RECORDS FOR THIS TASK Start Marker
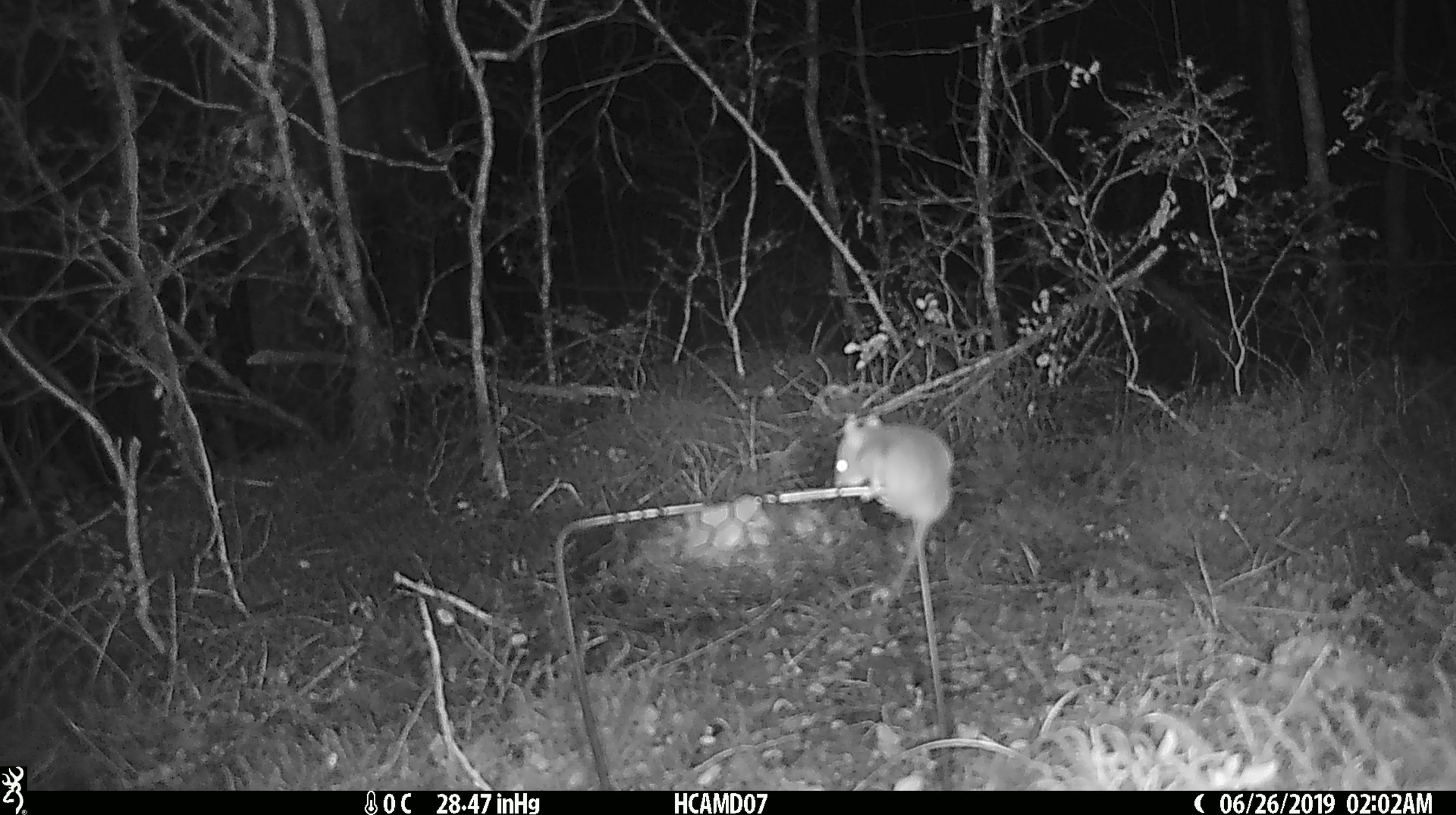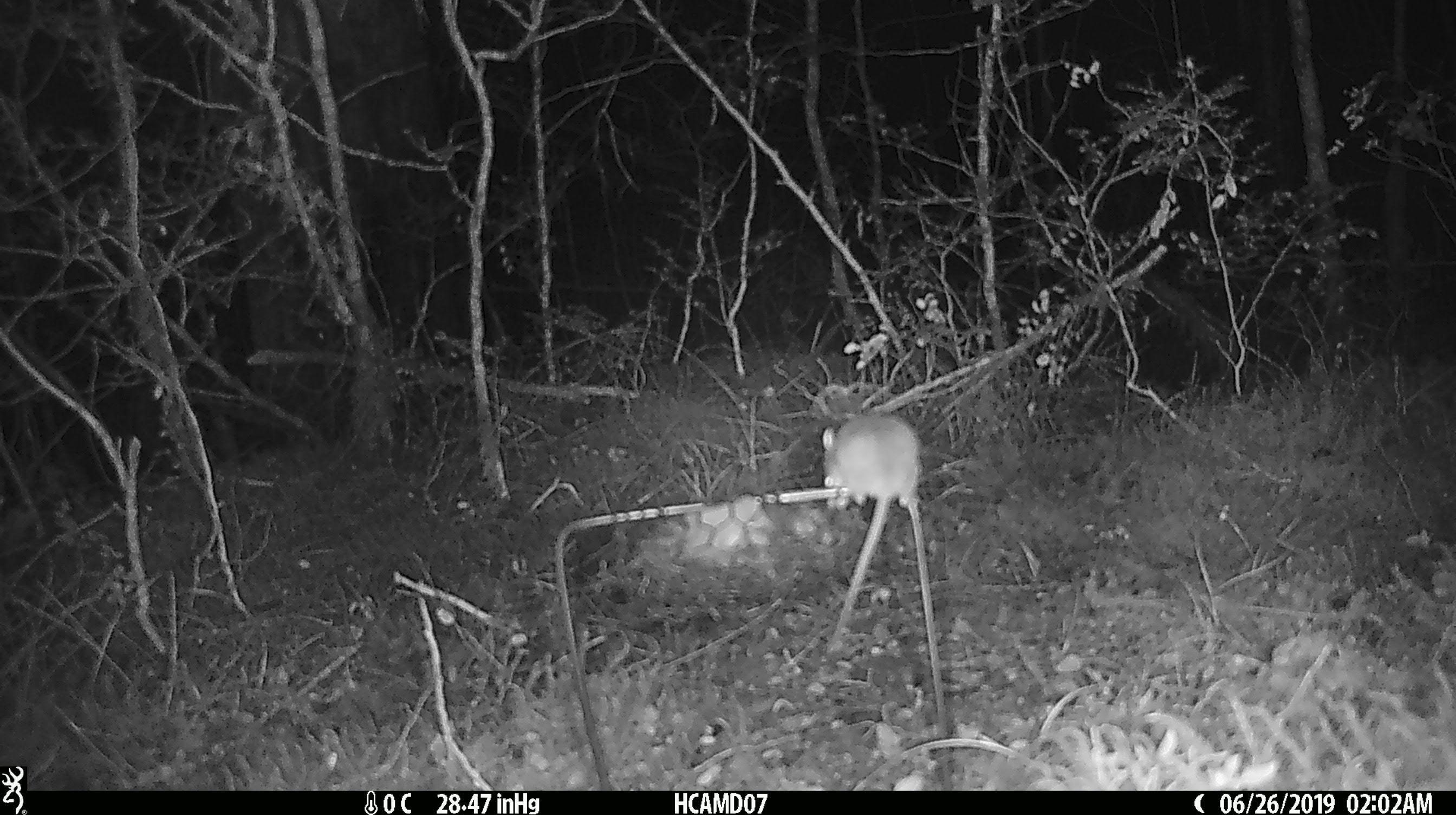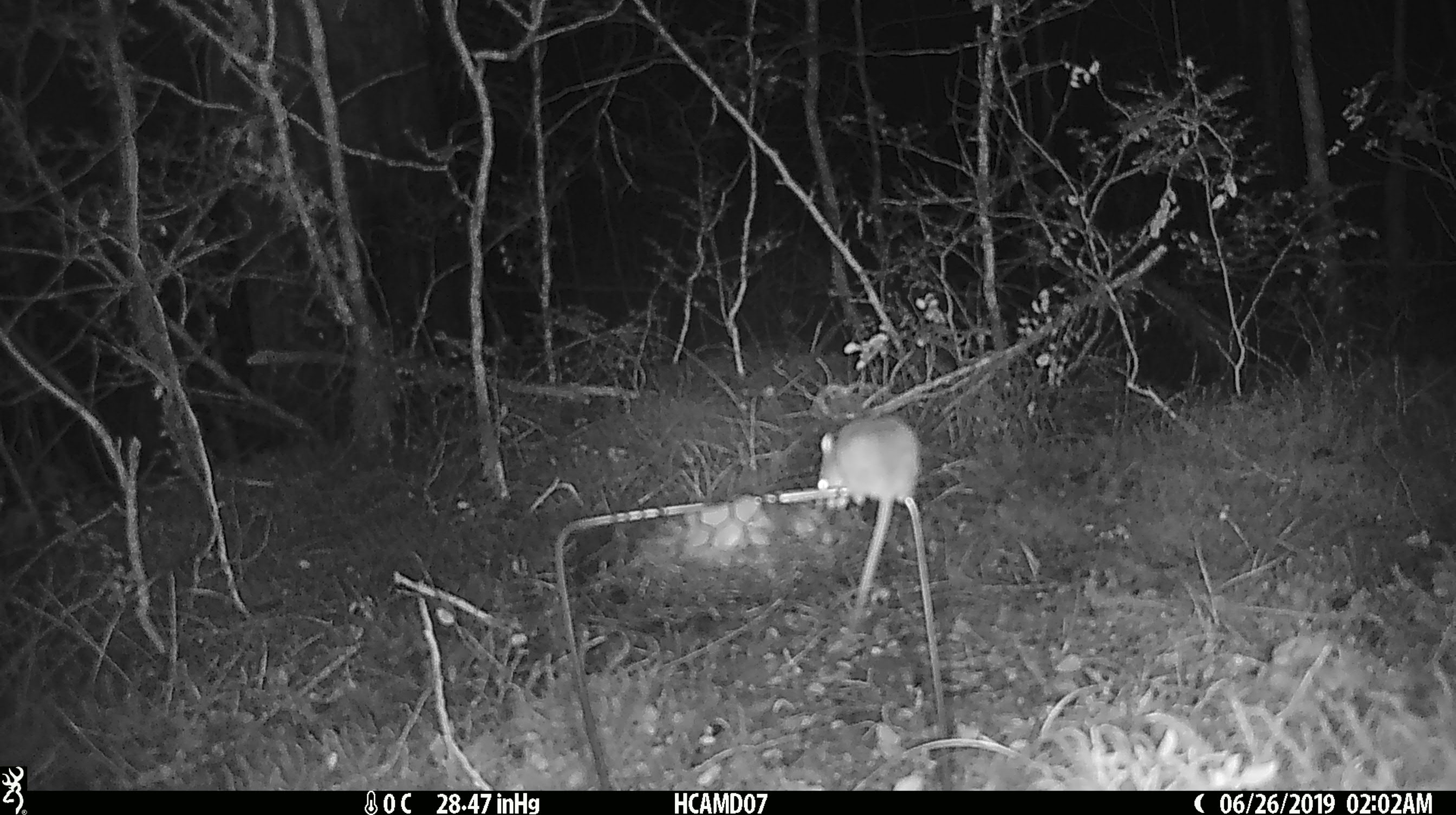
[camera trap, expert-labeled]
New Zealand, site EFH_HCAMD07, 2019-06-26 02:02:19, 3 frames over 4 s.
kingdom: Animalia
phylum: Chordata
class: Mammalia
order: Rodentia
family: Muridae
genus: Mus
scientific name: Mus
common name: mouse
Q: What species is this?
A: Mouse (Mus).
RECORDS FOR THIS TASK End Marker
**DIRECTIONS FOR THIS TASK**
Could you write the entries out again exactly, without their pictures?

**RESPONSE AREA**
[camera trap, expert-labeled]
New Zealand, site EFH_HCAMD07, 2019-06-26 02:02:19, 3 frames over 4 s.
kingdom: Animalia
phylum: Chordata
class: Mammalia
order: Rodentia
family: Muridae
genus: Mus
scientific name: Mus
common name: mouse
Q: What species is this?
A: Mouse (Mus).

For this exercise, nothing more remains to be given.